━━━━━ EXCERPT ━━━━━

Multiple Network Attachments with bridge CNI

Introduction

Over the last years the KubeVirt project has improved a lot regarding secondary interfaces networking configuration. Now it’s possible to do an end to end configuration from host networking to a VM using just the Kubernetes API with special Custom Resource Definitions. Moreover, the deployment of all the projects has been simplified by introducing KubeVirt hyperconverged cluster operator (HCO) and cluster network addons operator (CNAO) to install the networking components.

The following is the operator hierarchy list presenting the deployment responsibilities of the HCO and CNAO operators used in this blog post:

kubevirt-hyperconverged-cluster-operator (HCO)
- cluster-network-addons-operator (CNAO)
  - multus
  - bridge-cni
  - kubemacpool
  - kubernetes-nmstate
- KubeVirt

Introducing cluster-network-addons-operator

The cluster network addons operator manages the lifecycle (deploy/update/delete) of different Kubernetes network components needed to configure secondary interfaces, manage MAC addresses and defines networking on hosts for pods and VMs.

A Good thing about having an operator is that everything is done through the API and you don’t have to go over all nodes to install these components yourself and assures smooth updates.

━━━━━ DATA FOR REVIEW ━━━━━

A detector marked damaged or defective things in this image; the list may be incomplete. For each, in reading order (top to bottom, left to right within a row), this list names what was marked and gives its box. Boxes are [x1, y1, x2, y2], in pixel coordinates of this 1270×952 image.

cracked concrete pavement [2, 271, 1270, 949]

━━━━━
━━━━━ DATA FOR REVIEW ━━━━━

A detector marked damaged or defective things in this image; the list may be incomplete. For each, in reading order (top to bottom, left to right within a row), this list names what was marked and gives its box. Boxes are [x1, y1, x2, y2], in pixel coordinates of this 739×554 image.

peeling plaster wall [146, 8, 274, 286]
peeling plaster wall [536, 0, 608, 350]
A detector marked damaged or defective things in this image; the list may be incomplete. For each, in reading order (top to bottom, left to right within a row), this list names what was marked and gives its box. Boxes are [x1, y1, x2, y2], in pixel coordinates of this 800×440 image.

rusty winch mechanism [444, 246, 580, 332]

━━━━━
━━━━━ DATA FOR REVIEW ━━━━━

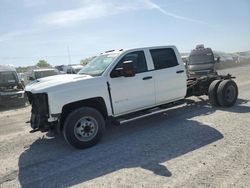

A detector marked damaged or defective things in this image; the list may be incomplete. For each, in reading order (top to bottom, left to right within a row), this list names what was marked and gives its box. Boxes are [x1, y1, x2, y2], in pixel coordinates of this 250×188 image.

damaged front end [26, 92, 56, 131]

━━━━━

--- YOUR GOAL ---
Reproduce the passage of the KubeVirt bridge CNI article starting at "The cluster network" and ending at "assures smooth updates.".

--- ANSWER SECTION ---
The cluster network addons operator manages the lifecycle (deploy/update/delete) of different Kubernetes network components needed to configure secondary interfaces, manage MAC addresses and defines networking on hosts for pods and VMs.

A Good thing about having an operator is that everything is done through the API and you don’t have to go over all nodes to install these components yourself and assures smooth updates.